Los comentarios quedan para un sábado como éste. (Porque en realidad era un sábado, el final de una siesta de sábado). Yo me levanto a las tres y media y preparo el té con leche y lo traigo a la cama y ella se despierta entonces y pasa revista a la rutina semanal y pone al día mis calcetines antes de levantarse a las cinco menos cuarto para escuchar la hora del bolero. Sin embargo, este sábado no hubiera sido de comentarios, porque anoche después del cine me excedí en el elogio de Margaret Sullavan y ella sin titubear, se puso a pellizcarme y, como yo seguía inmutable, me agredió con algo mas temible y solapado como la descripción simpática de un compañero de la tienda, y es una trampa, claro, porque la actriz es una imagen y el tipo ese todo un baboso de carne y hueso. Por esa estupidez nos acostamos sin hablarnos y esperamos una media hora con la luz apagada, a ver si el otro iniciaba el tramite reconciliatorio. Yo no tenía inconveniente en ser el primero, como en tantas otras veces, pero el sueño empezó antes de que terminara el simulacro de odio y la paz fue postergada para hoy, para el espacio blanco de esta siesta.

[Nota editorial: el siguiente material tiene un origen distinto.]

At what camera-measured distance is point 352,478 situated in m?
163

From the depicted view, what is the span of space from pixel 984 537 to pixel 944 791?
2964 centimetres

Por eso, cuando ví que llovía, pensé que era mejor, porque la inclemencia exterior reforzaría automáticamente nuestra intimidad y ninguno de los dos iba a ser tan idiota como para pasar de trompa y en silencio una tarde lluviosa de sábado que necesariamente deberíamos compartir en un departamento de dos habitaciones, donde la soledad virtualmente no existe y todo se reduce a vivir frente a frente. Ella se despertó con quejidos, pero yo no pense nada malo. Siempre se queja al despertarse.
Pero cuando se despertó del todo e investigue en su rostro, la note verdaderamente mal, con el sufrimiento patente en las ojeras. No me acordé entonces de que no nos hablábamos y le pregunté que le pasaba. Le dolía en el costado. Le dolía muy fuerte y estaba asustada.
Le dije que iba a llamar a la doctora y ella dijo que si, que la llamara en seguida. Trataba de sonreír pero tenia los ojos tan hundidos, que yo vacilaba entre quedarme con ella o ir a hablar por teléfono. Después pensé que si no iba se asustaría mas y entonces bajé y llamé a la doctora.